Это был последний триумф Цицерона и республики. Успех порой губительнее для коалиций, нежели поражения. Когда общий враг, ненависть к которому объединяла их, повержен, вспыхивают частные распри. Октавиан желал ослабить Антония, дабы добиться от него желаемого; он не желал его уничтожения. Увидев его бегущим к Альпам, он пошел на сближение, и оба они двинулись на Рим. С той поры Цицерону оставалось лишь «подражать храбрым гладиаторам и искать по примеру их честной смерти». Его гибель была мужественной, что бы ни утверждал Поллион, предавший его и потому заинтересованный в его очернении.
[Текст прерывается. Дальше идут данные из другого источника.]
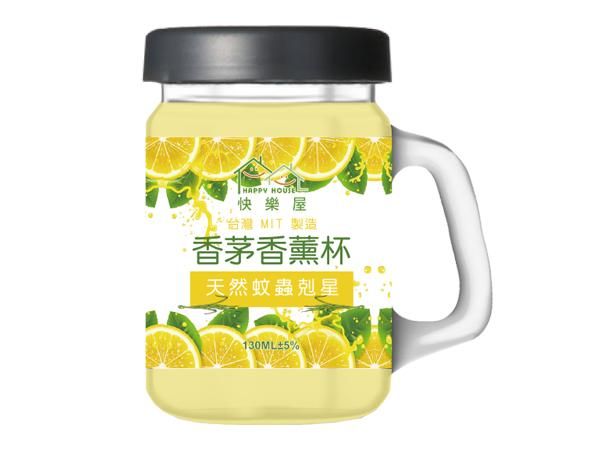 HAPPY HOUSE~香茅香薰杯(玻璃杯)130ml【D083964】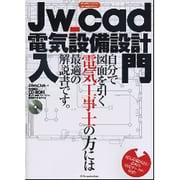 Jw_cad電気設備設計入門-自分で図面を引く電気工事士の方には最適の解説書です。(エクスナレッジムック Jw_cadシリーズ 7) [ムックその他]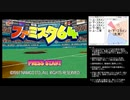 宇宙人襲来野球を運ゲープレイしてみた テスト版 【ファミスタ64】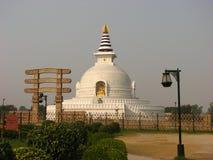 Mémorial de paix, la Nouvelle Delhi, Inde Photo libre de droits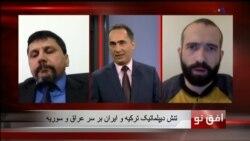 افق نو ۲۷ فوریه: تنش دیپلماتیک ترکیه و ایران بر سر عراق و سوریه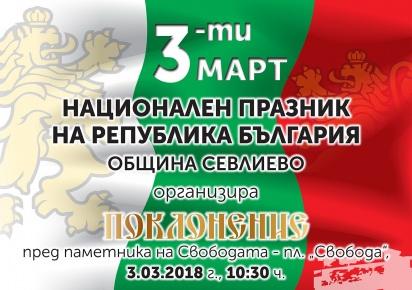 Община Севлиево организира тържествено честване за Националния празник на България – 3 март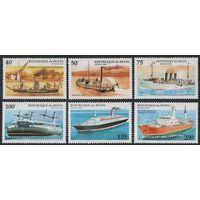 1995 Бенин 631-636 Корабли 4,60евро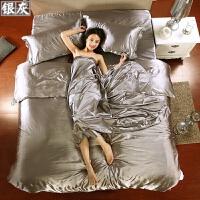 素色丝绸天丝冰丝床单被套单人单件双人被罩床笠被单床品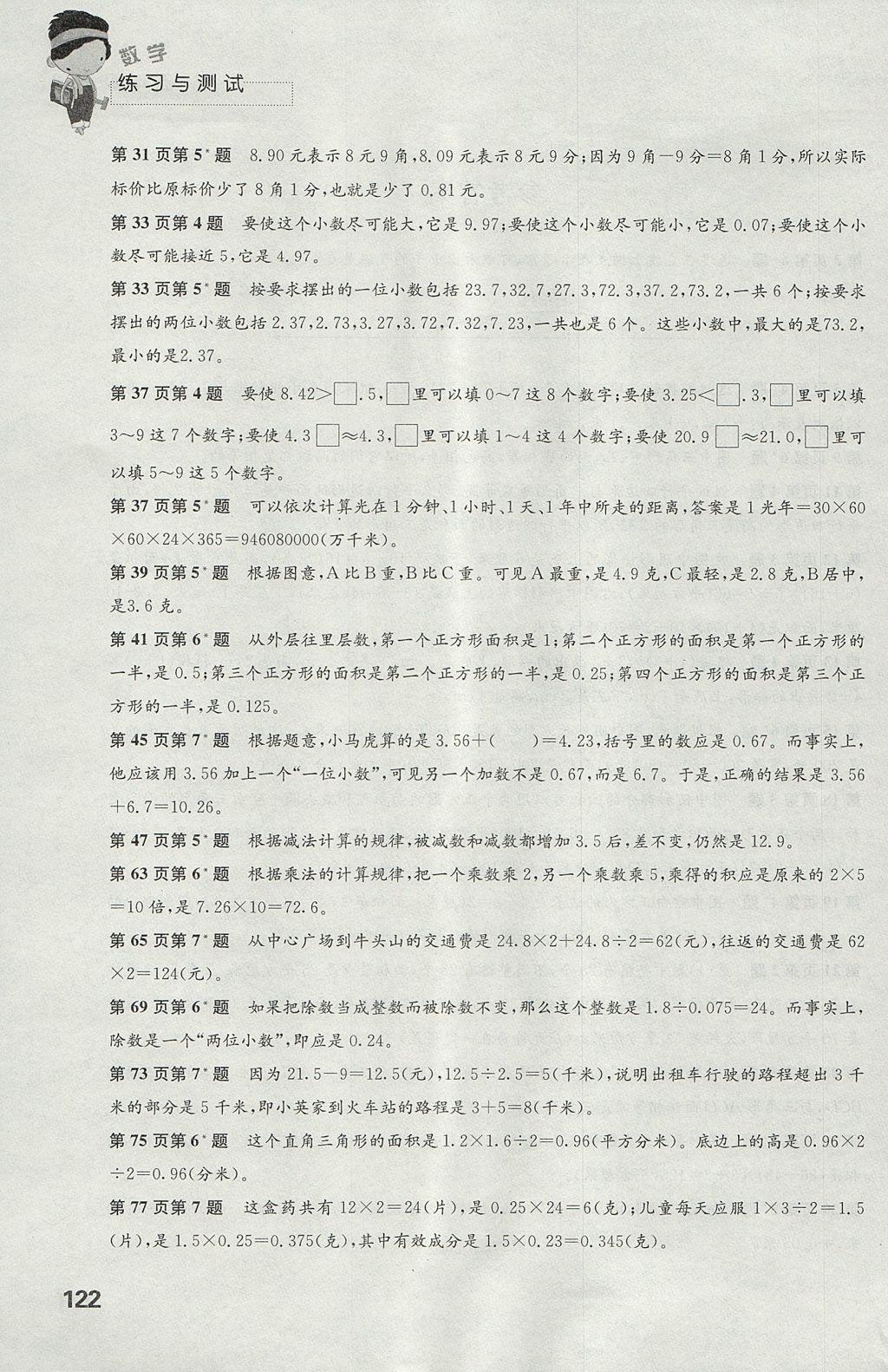 2017年练习与测试小学数学五年级上册苏教版参考答案第2页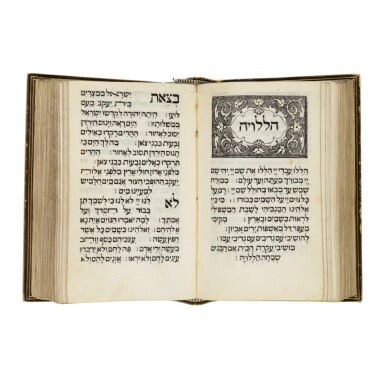 SIDDUR (DAILY PRAYER BOOK) ACCORDING TO THE ROMAN RITE, BOLOGNA: RAPHAEL TALMI AND THE GUILD OF SILK WEAVERS, 1537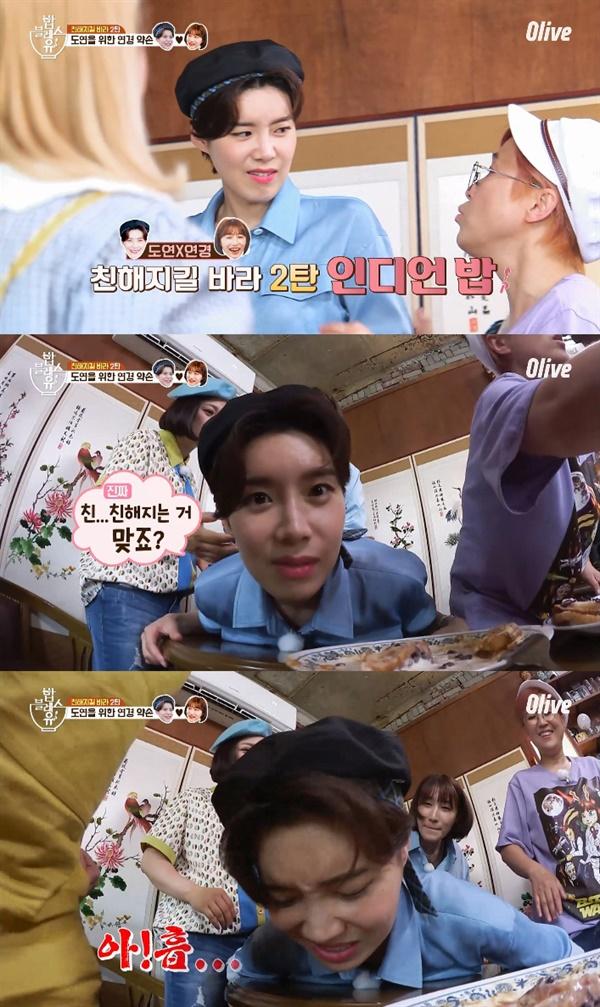 장도연, 김연경과 친해지기 등짝 스매싱... '밥블레스유 2' 방송 장면 (2020.6.25)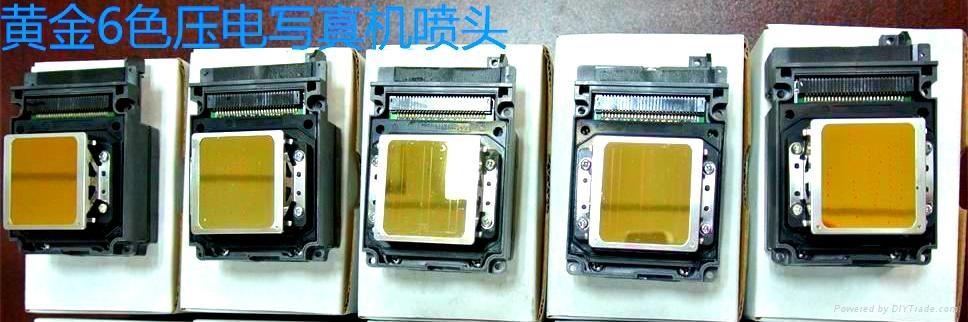 Ten generation piezoelectric nozzle 3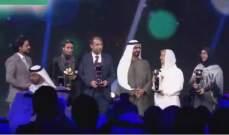 نوال الصوفي مكرمة من الشيخ محمد بن راشد بجائزة صناع الأمل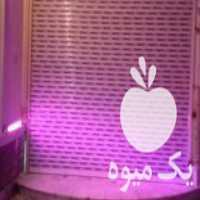 گیت فروشگاهی دزدگیرلباس تگ پوشاک لیبل جداکننده صدفی گلفی نصب در شیراز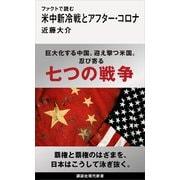 ファクトで読む米中新冷戦とアフター・コロナ(講談社) [電子書籍]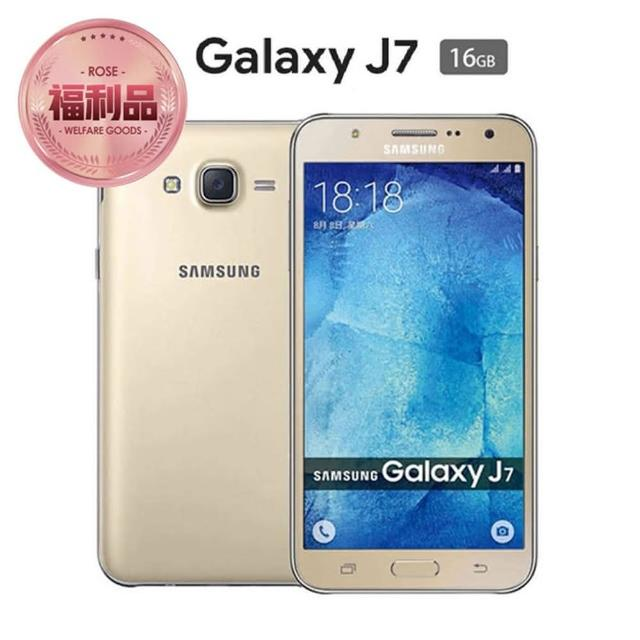 【SAMSUNG 福利品】GALAXY J7 5.5吋 八核心 16GB 智慧型手機(J700)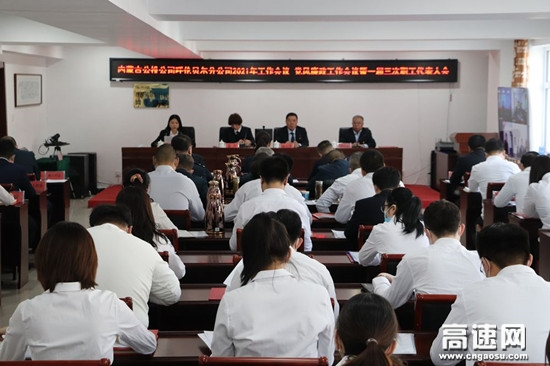 内蒙古公投公司呼伦贝尔分公司召开2021年工作会议 党风廉政工作会议暨一届三次职工代表大会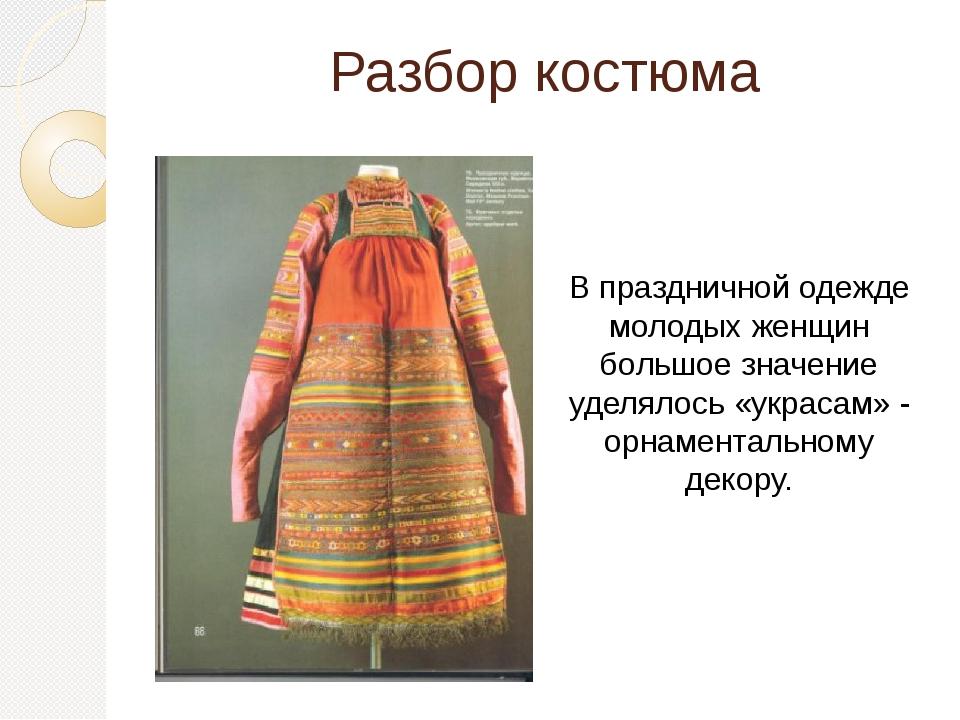 Разбор костюма В праздничной одежде молодых женщин большое значение уделялось...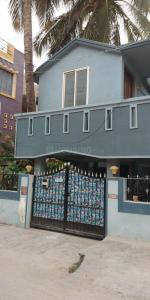 Gallery Cover Image of 1200 Sq.ft 4 BHK Independent House for buy in Kammanahalli for 10000000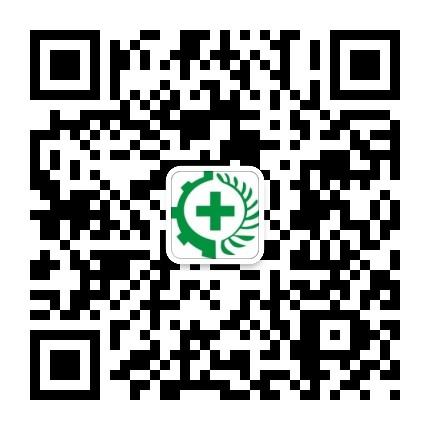 温州市安全生产技术服务中心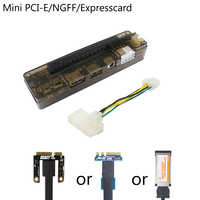 PCI-E EXP GDC Externe Laptop Video Karte Dock Grafikkarte Laptop Docking Station (Mini PCI-E/NGFF/Expresscard interface)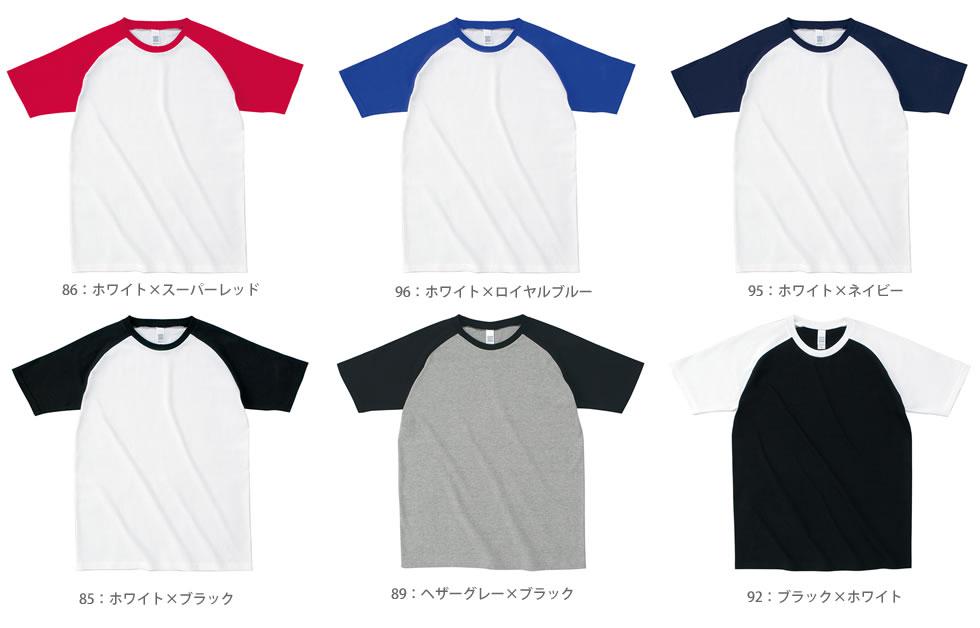 オープンエンドラグランTシャツ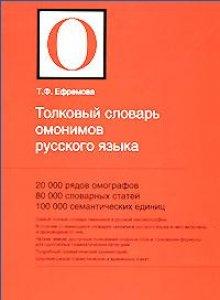 Ефремова Т. Толковый словарь омонимов рус. языка 20000 ряд. омогр.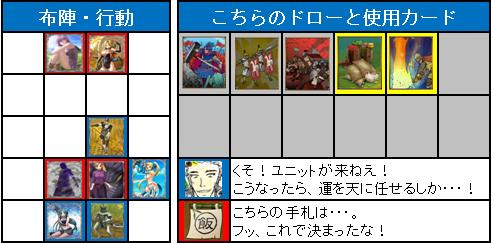 ドラフト2nd_1回戦_14
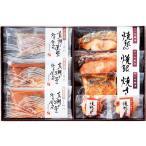 竹八 煮魚菜・あぶり吟醸漬セット GTS-8 お中元 サマーギフト 魚介類 煮魚 西京焼き お取り寄せ お土産 ギフト プレゼント 特産品 名物商品 おすすめ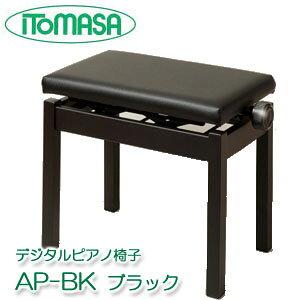 デジタルピアノ椅子 AP-BK ブラック イトマサ製 ※お客様組立 ピアノイス 電子ピアノ椅子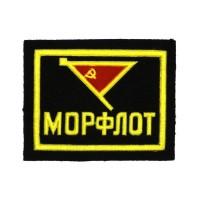 naszywki historyczne - ZSRR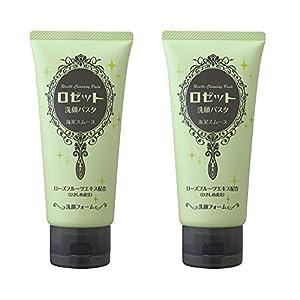 ロゼット洗顔パスタ 海泥スムース 2個パック (120g×2個)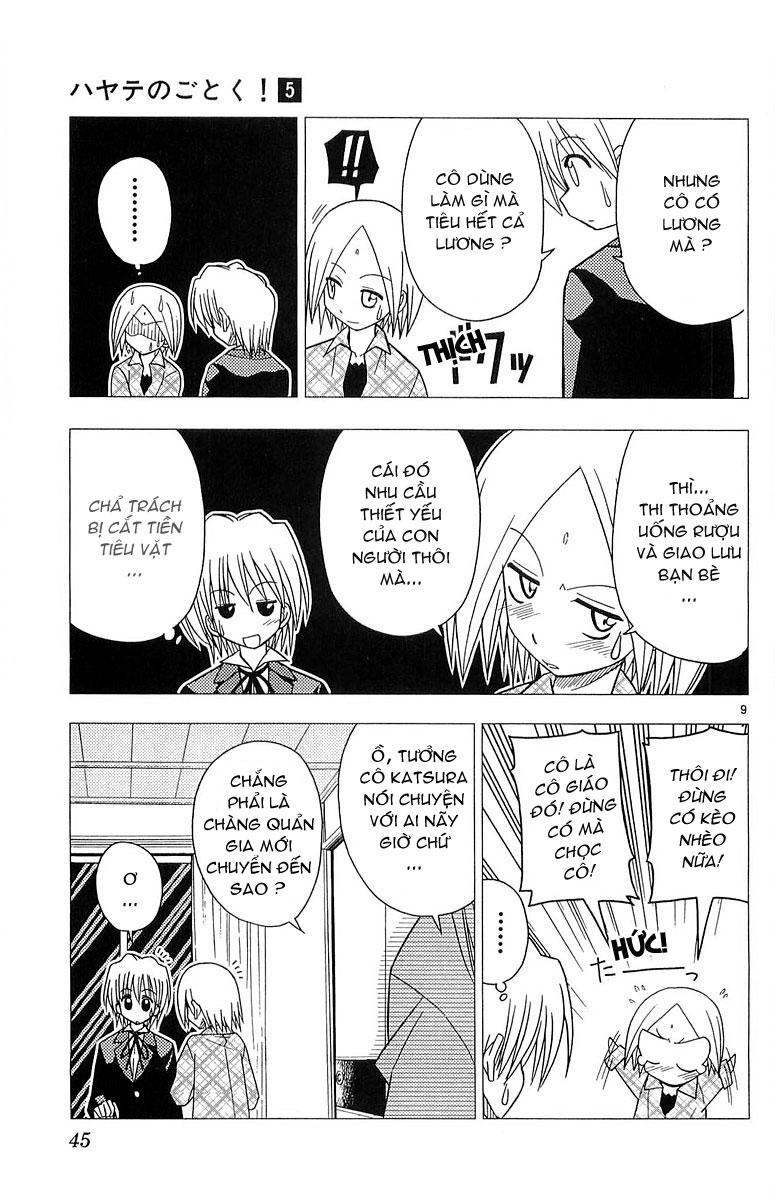 Hayate No Gotoku! trang 9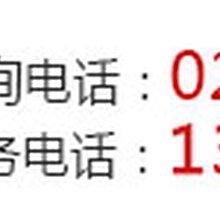 南京网站建设公司的无奈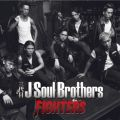 ハイレゾ - FIGHTERS / 三代目 J Soul Brothers from EXILE TRIBE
Я предпочту верить свидетельству Ливия, который не принадлежал к числу его друзей и жил при дворе Августа: «Из всех его несчастий, — говорит он, — смерть — единственное, что он перенес по-мужски». Признаться, это было немало. Он мог бежать и в какой-то момент попытался это сделать. Он пожелал отправиться в Грецию, где нашел бы Брута; но после нескольких дней плавания при встречном ветре, страдая от морской болезни, терзаемый пуще всего сожалениями и тоской, он потерял волю к жизни, сошел на берег в Гаэте и вернулся в свой дом в Формиях, дабы умереть там. Он часто благодарил бурю, возвратившую его в Велию в первый раз, когда он пожелал бежать в Грецию. Именно она дала ему возможность произнести «Филиппики». Шторм, прибивший его к берегу у Гаэты, оказался не менее полезен для его славы. Его смерть, думается мне, искупает слабости его жизни. Многое значит для человека его склада, не хваставшегося тем, что он Катон, проявить такую твердость в этот страшный момент; чем более робок он был по темпераменту, тем сильнее меня трогает его решимость в час смерти. И потому, когда при изучении его истории у меня возникает искушение упрекнуть его в нерешительности и слабости, я вспоминаю его конец, вижу его таким, каким столь прекрасно описал Плутарх: «с грязной бородой и волосами, изможденным лицом, поддерживающим левой рукой подбородок, как было у него в обыкновении, и пристально глядящим на убийц», — и уже не смею быть суровым. Несмотря на свои изъяны, он был честным человеком, «который горячо любил свою родину», как выразился сам Август в минуту искренности и раскаяния. Если он порой излишне колебался и проявлял слабость, он неизменно завершал тем, что защищал то, что почитал делом справедливости и права, и когда эта причина оказалась навсегда повержена, он оказал ей последнюю услугу, какую она могла требовать от своих защитников, — он удостоил ее чести своею смертью.

II ЛИЧНАЯ ЖИЗНЬ ЦИЦЕРОНА

I

Те, кто читал переписку Цицерона с Аттиком и знает, какое место вопросы денег занимают в этих частных посланиях, не удивятся, что я начинаю исследование его личной жизни с попытки оценить размер его состояния. Люди того времени были озабочены деньгами не меньше, чем люди наших дней, и, возможно, именно в этом эти две эпохи, которые люди столь часто с удовольствием сравнивали, больше всего похожи друг на друга.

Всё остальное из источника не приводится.